DX Unified Infrastructure Management

  • 1.  Best practice for alerting only after multiple occurrences?

    Posted Jul 27, 2009 06:14 PM
    I have a number of cases where I need to monitor for multiple
    occurrences of an event (or performance counter) within a period of
    time. I know that I can use ntevl to look for the event and can use the
    NAS to hide/show the alert and send an email only after multiple
    occurrences.

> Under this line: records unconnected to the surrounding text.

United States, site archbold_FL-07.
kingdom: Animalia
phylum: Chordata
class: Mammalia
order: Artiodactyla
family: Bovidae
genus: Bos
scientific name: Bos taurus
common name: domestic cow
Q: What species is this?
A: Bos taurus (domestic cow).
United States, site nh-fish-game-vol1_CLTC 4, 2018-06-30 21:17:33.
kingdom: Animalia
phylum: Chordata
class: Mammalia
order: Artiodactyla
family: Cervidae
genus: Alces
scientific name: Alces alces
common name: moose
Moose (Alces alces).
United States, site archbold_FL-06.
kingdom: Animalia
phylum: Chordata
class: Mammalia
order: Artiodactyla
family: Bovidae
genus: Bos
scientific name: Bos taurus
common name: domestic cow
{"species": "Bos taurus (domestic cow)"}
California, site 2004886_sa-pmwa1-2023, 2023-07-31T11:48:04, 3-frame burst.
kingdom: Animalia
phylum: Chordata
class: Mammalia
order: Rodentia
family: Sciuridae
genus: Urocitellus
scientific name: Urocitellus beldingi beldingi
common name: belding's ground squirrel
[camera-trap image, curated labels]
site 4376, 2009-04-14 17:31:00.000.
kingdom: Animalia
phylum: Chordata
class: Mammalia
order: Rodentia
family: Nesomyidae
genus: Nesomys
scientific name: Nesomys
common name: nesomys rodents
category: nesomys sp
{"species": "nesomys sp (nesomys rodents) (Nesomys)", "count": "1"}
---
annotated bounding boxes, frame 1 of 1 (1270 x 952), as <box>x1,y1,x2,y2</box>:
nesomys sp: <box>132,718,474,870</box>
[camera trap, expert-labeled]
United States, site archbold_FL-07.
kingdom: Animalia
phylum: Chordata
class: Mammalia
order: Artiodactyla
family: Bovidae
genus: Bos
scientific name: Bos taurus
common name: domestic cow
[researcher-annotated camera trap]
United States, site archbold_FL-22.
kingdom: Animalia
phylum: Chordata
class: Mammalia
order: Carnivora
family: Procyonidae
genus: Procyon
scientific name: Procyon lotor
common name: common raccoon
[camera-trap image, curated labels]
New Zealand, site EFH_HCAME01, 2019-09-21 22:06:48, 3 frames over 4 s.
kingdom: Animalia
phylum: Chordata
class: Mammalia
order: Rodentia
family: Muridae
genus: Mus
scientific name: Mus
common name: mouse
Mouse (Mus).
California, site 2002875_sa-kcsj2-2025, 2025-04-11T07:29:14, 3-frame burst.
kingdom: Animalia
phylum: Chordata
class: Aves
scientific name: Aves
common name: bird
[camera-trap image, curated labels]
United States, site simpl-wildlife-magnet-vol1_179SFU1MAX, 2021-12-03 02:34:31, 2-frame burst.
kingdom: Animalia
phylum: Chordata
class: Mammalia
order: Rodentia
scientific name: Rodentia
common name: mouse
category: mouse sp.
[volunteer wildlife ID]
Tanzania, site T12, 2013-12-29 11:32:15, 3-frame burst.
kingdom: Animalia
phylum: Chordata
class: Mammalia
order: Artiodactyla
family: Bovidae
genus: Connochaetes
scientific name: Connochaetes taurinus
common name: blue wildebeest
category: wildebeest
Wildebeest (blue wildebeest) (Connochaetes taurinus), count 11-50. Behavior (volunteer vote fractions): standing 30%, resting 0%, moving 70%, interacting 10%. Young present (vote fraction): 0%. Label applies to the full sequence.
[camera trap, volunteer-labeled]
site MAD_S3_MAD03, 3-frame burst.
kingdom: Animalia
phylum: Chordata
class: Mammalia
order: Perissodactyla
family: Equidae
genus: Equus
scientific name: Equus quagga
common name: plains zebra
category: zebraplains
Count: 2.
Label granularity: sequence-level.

To do this I believe it will require the following (please
    correct me if I'm wrong):
    • A profile in the probe (ntevl or ntperf) to monitor for the event
    • An AO profile to make the first alert invisible
    • An AO profile to make the alert visible if the Message Counter exceeds x
    • An AO profile to clear the alert if there are no additional events with y minutes
    Setting
    this up once isn't that big of a deal; however, by the time I get
    setting up all of our monitoring I anticipate having dozens of such
    cases.

    My concern is that there is no clear link between the
    profe profile and the various AO profiles. This means that a month from
    now it will be very challenging for me - and especially anyone else -
    to figure out how things work.

    Are there any best practices for setting up monitoring of this type?

    Thanks,
    Chris

    BTW
    - I realize that this functionality is built into the CDM probe, but
    that applies to only a microscopic subset of performance counters.


  • 2.  Best practice for alerting only after multiple occurrences?

    Posted Jul 27, 2009 07:35 PM
    Chris,

    I believe the first AO profile you mention would actually be a pre-processing rule.  That is probably what you had in mind, but I wanted to make sure.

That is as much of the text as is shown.